=== REQUIRED WORK ===
Copy out every line of the records below word for word, without changing anything.

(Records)
________________

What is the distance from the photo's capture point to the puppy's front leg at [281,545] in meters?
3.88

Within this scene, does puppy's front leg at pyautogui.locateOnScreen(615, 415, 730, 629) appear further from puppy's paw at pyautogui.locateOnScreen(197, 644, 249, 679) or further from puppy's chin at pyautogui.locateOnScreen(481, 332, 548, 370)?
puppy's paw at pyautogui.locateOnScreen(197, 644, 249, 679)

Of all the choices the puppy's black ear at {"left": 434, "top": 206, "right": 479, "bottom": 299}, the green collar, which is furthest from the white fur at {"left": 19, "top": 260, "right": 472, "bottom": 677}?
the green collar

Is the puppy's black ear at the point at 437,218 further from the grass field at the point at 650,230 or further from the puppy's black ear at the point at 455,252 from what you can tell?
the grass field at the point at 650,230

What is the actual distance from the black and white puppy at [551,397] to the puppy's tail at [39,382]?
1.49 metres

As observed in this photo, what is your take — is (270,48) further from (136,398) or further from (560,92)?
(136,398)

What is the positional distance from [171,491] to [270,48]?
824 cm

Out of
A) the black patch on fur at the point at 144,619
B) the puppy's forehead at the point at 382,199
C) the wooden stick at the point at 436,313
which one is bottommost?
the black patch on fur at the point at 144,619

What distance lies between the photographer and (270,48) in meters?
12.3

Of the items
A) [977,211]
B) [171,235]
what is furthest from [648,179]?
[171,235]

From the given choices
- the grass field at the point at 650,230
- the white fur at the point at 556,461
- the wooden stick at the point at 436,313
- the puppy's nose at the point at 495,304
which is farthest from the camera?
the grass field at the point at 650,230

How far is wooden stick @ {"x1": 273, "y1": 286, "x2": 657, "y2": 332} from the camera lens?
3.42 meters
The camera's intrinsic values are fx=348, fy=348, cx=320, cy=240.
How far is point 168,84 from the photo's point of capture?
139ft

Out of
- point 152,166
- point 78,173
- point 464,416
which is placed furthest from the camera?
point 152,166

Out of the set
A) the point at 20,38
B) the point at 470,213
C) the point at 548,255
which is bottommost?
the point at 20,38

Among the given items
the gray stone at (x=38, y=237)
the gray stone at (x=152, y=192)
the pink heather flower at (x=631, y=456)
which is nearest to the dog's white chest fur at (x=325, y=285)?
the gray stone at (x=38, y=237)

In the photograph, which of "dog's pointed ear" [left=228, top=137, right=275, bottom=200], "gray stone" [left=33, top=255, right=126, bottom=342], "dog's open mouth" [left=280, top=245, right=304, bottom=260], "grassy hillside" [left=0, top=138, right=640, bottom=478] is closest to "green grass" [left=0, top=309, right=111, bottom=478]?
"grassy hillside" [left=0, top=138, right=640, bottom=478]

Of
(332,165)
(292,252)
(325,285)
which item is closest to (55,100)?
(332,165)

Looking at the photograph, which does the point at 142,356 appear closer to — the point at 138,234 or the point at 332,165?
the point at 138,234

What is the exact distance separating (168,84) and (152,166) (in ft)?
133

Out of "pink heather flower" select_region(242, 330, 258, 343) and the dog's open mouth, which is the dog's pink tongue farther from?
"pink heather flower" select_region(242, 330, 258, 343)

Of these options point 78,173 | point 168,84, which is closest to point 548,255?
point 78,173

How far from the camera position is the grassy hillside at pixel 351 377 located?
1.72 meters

________________

=== EXERCISE ANSWER ===
What is the distance from the photo's capture point to the puppy's front leg at [281,545] in meters?
3.88

Within this scene, does puppy's front leg at pyautogui.locateOnScreen(615, 415, 730, 629) appear further from puppy's paw at pyautogui.locateOnScreen(197, 644, 249, 679) or further from puppy's chin at pyautogui.locateOnScreen(481, 332, 548, 370)?
puppy's paw at pyautogui.locateOnScreen(197, 644, 249, 679)

Of all the choices the puppy's black ear at {"left": 434, "top": 206, "right": 479, "bottom": 299}, the green collar, which is furthest from the white fur at {"left": 19, "top": 260, "right": 472, "bottom": 677}?
the green collar

Is the puppy's black ear at the point at 437,218 further from the grass field at the point at 650,230 or further from the puppy's black ear at the point at 455,252 from what you can tell?
the grass field at the point at 650,230

What is the actual distance from the black and white puppy at [551,397] to the puppy's tail at [39,382]?
1.49 metres

As observed in this photo, what is your take — is (270,48) further from (136,398) or further from (560,92)?
(136,398)

What is the positional distance from [171,491] to [270,48]?
824 cm

Out of
A) the black patch on fur at the point at 144,619
B) the puppy's forehead at the point at 382,199
C) the wooden stick at the point at 436,313
which one is bottommost?
the black patch on fur at the point at 144,619

What distance lies between the photographer and (270,48) in meters?
12.3

Of the items
A) [977,211]
B) [171,235]
what is furthest from [648,179]?
[171,235]

From the given choices
- the grass field at the point at 650,230
- the white fur at the point at 556,461
- the wooden stick at the point at 436,313
- the puppy's nose at the point at 495,304
which is farthest from the camera?
the grass field at the point at 650,230

How far is wooden stick @ {"x1": 273, "y1": 286, "x2": 657, "y2": 332} from the camera lens?
3.42 meters
The camera's intrinsic values are fx=348, fy=348, cx=320, cy=240.
How far is point 168,84 from the photo's point of capture?
139ft

Out of
- point 152,166
- point 78,173
- point 464,416
which is placed furthest from the camera?
point 152,166

Out of the set
A) the point at 20,38
B) the point at 470,213
C) the point at 548,255
which is bottommost?
the point at 20,38

Among the given items
the gray stone at (x=38, y=237)
the gray stone at (x=152, y=192)
the pink heather flower at (x=631, y=456)
which is nearest to the dog's white chest fur at (x=325, y=285)?
the gray stone at (x=38, y=237)

In the photograph, which of "dog's pointed ear" [left=228, top=137, right=275, bottom=200], "gray stone" [left=33, top=255, right=126, bottom=342], "dog's open mouth" [left=280, top=245, right=304, bottom=260], "grassy hillside" [left=0, top=138, right=640, bottom=478] is closest to "green grass" [left=0, top=309, right=111, bottom=478]?
"grassy hillside" [left=0, top=138, right=640, bottom=478]

Of
(332,165)
(292,252)
(325,285)
which item is closest to (55,100)?
(332,165)

Looking at the photograph, which does the point at 142,356 appear closer to — the point at 138,234 or the point at 332,165?
the point at 138,234

What is the exact distance separating (168,84) and (152,166) (in ft)?
133

Out of "pink heather flower" select_region(242, 330, 258, 343) and the dog's open mouth, which is the dog's pink tongue farther from?
"pink heather flower" select_region(242, 330, 258, 343)

Of these options point 78,173 | point 168,84, which is closest to point 548,255?
point 78,173

How far from the camera position is the grassy hillside at pixel 351 377 located?
1.72 meters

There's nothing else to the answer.